## [TASK OBJECTIVE]
Can you print the material below word for word, starting at the line containing "Looking at the whole" and ending at the last line of the material, with nothing else?
-- START --
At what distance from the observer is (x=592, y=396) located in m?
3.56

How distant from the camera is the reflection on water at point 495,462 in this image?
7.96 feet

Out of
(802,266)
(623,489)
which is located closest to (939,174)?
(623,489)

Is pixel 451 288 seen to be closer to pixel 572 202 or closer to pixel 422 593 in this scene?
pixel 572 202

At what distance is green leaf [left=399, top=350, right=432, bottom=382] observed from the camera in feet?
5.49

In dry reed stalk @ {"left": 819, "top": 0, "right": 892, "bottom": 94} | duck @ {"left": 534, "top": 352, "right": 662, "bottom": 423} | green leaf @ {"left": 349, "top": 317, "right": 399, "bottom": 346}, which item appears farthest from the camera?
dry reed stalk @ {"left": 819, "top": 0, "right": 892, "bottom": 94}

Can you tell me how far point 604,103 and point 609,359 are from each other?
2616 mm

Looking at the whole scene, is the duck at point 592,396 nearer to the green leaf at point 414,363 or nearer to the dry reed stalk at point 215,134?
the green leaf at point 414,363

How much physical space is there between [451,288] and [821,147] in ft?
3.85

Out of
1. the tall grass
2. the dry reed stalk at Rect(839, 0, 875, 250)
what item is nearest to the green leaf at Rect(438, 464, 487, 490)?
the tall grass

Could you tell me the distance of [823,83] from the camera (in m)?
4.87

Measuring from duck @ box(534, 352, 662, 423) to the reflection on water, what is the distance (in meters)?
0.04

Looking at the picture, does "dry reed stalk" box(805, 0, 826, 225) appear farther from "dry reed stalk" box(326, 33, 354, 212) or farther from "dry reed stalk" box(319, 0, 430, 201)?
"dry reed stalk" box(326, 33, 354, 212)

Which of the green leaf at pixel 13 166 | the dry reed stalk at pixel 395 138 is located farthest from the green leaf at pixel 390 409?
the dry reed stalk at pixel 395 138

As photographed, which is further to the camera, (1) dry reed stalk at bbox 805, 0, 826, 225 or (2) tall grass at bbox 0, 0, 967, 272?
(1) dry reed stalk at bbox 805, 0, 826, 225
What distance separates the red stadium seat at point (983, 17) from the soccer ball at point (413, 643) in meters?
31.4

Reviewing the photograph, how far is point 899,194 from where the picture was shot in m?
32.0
-- END --
## [SOLVED EXERCISE]
Looking at the whole scene, is the duck at point 592,396 nearer to the green leaf at point 414,363 or nearer to the dry reed stalk at point 215,134?
the green leaf at point 414,363

How much physical space is there between [451,288] and [821,147] in ft?
3.85

Out of
1. the tall grass
2. the dry reed stalk at Rect(839, 0, 875, 250)
what item is nearest to the green leaf at Rect(438, 464, 487, 490)?
the tall grass

Could you tell me the distance of [823,83] from the camera (in m)?
4.87

Measuring from duck @ box(534, 352, 662, 423) to the reflection on water, what is the distance (in meters)?
0.04

Looking at the picture, does "dry reed stalk" box(805, 0, 826, 225) appear farther from "dry reed stalk" box(326, 33, 354, 212) or farther from "dry reed stalk" box(319, 0, 430, 201)?
"dry reed stalk" box(326, 33, 354, 212)

Which of the green leaf at pixel 13 166 | the dry reed stalk at pixel 395 138 is located farthest from the green leaf at pixel 390 409?
the dry reed stalk at pixel 395 138

As photographed, which is further to the camera, (1) dry reed stalk at bbox 805, 0, 826, 225 or (2) tall grass at bbox 0, 0, 967, 272?
(1) dry reed stalk at bbox 805, 0, 826, 225
What distance separates the red stadium seat at point (983, 17) from the soccer ball at point (413, 643) in meters?
31.4

Reviewing the photograph, how far is point 899,194 from where the picture was shot in m?
32.0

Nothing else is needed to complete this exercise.